+++ TEXTE D'ÉTUDE +++

Le secrétaire d'État américain Antony Blinken a rencontré ses alliés dans la région et a appelé à la mise en place d'un gouvernement intérimaire "inclusif et non sectaire".
Des dizaines de milliers de Syriens se sont réunis pour prier ce vendredi dans tout le pays pour célébrer la fin d'un demi-siècle du régime autoritaire de Bachar al-Assad.
Ces rassemblements illustrent les changements spectaculaires qui ont déferlé sur la Syrie moins d'une semaine après que les insurgés sont entrés dans Damas et ont renversé le président.
Face à ces scènes de liesse, le secrétaire d'État américain Antony Blinken a rencontré ses alliés dans la région et a appelé à la mise en place d'un gouvernement intérimaire "inclusif et non sectaire".
M. Blinken est arrivé en Irak lors d'une escale qui n'avait pas été annoncée, après des entretiens en Jordanie et en Turquie, pays qui soutient certaines des factions insurgées syriennes.

+++ DONNÉES AFFICHÉES +++

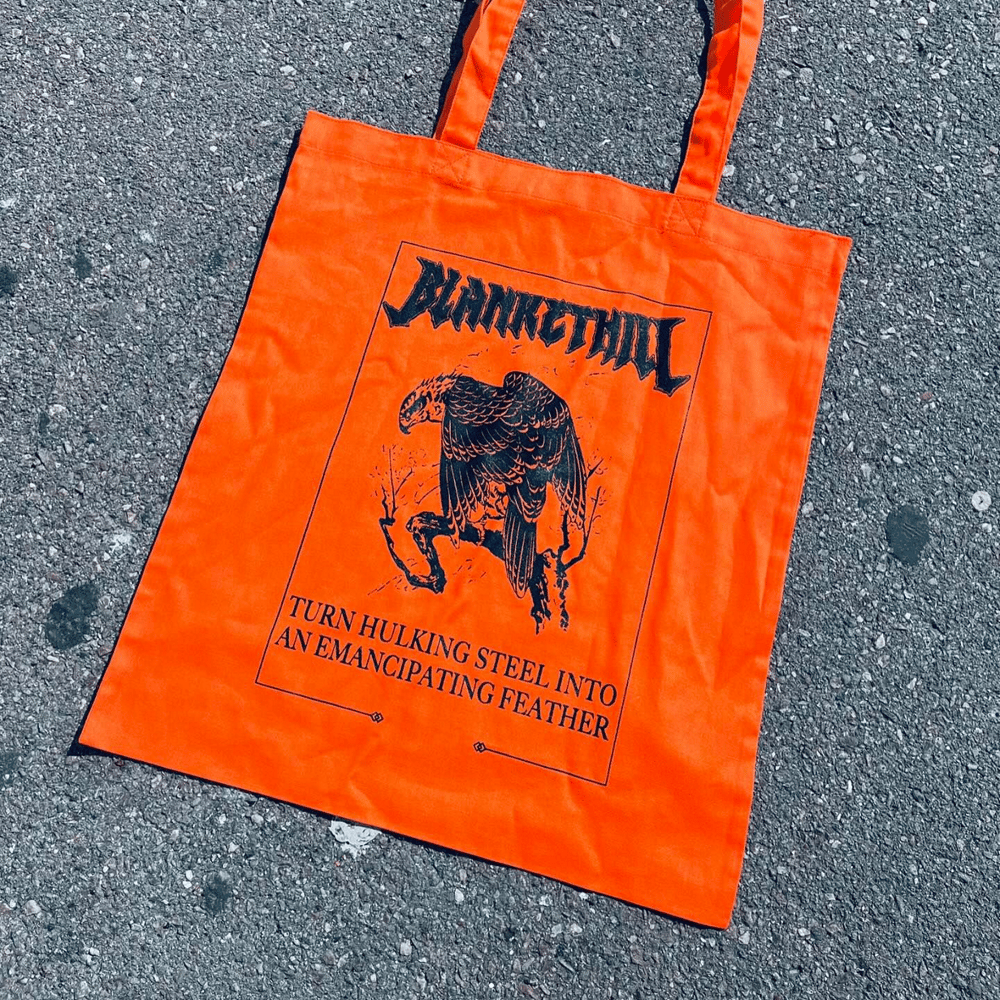 Totebag in different colors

+++

*CONSIGNE 1*. Renvoyez le passage de l'article sur la Syrie qui commence par « Des dizaines de » et va jusqu'à « renversé le président. ».
*CONSIGNE 2*. D'après l'article sur la Syrie, les affirmations suivantes sont-elles exactes ? Répondez par oui ou non et citez les mots du texte qui le montrent. (a) M. Blinken s'est rendu en Irak lors d'une escale annoncée à l'avance. (b) Les Syriens se sont réunis pour prier un vendredi. (c) La Turquie soutient certaines factions insurgées syriennes.
*CONSIGNE 3*. Poursuivez l'article sur la Syrie à partir de sa dernière phrase.

*RÉPONSE 1*.
Des dizaines de milliers de Syriens se sont réunis pour prier ce vendredi dans tout le pays pour célébrer la fin d'un demi-siècle du régime autoritaire de Bachar al-Assad.
Ces rassemblements illustrent les changements spectaculaires qui ont déferlé sur la Syrie moins d'une semaine après que les insurgés sont entrés dans Damas et ont renversé le président.

*RÉPONSE 2*.
(a) Non : « lors d'une escale qui n'avait pas été annoncée ».
(b) Oui : « se sont réunis pour prier ce vendredi ».
(c) Oui : « pays qui soutient certaines des factions insurgées syriennes ».

*RÉPONSE 3*.
Jusqu'à présent, les responsables américains n'ont pas parlé de rencontres directes avec les nouveaux dirigeants syriens.
La principale force insurgée, Hayat Tahrir al-Sham (HTS), s'est efforcée d'instaurer la sécurité et d'entamer une transition politique après s'être emparée de Damas tôt dimanche dernier.
Le groupe a tenté de rassurer un public à la fois stupéfait par la chute d'al-Assad et inquiet de la présence de djihadistes extrémistes parmi les rebelles.
Les chefs des insurgés affirment que le groupe a rompu avec son passé extrémiste, bien que le HTS soit toujours inscrit sur la liste des groupes terroristes par les États-Unis et les pays européens.
Le chef de HTS, Ahmad al-Sharaa, anciennement connu sous le nom d'Abu Mohammed al-Jolani, est apparu dans un message vidéo vendredi, félicitant "le grand peuple syrien pour la victoire de la révolution bénie".
Le nouveau chef autoproclamé de la Syrie avait préalablement invité la population à manifester sa joie "sans tirer de balles et sans effrayer les gens".
Al-Sharaa a promis d'instaurer un gouvernement pluraliste en Syrie, cherchant ainsi à dissiper les craintes de nombreux Syriens, en particulier des communautés minoritaires, que les insurgés n'imposent un régime extrémiste et dur.
Un autre facteur clé sera la reconnaissance internationale du nouveau gouvernement dans un pays où de nombreuses puissances étrangères sont impliquées.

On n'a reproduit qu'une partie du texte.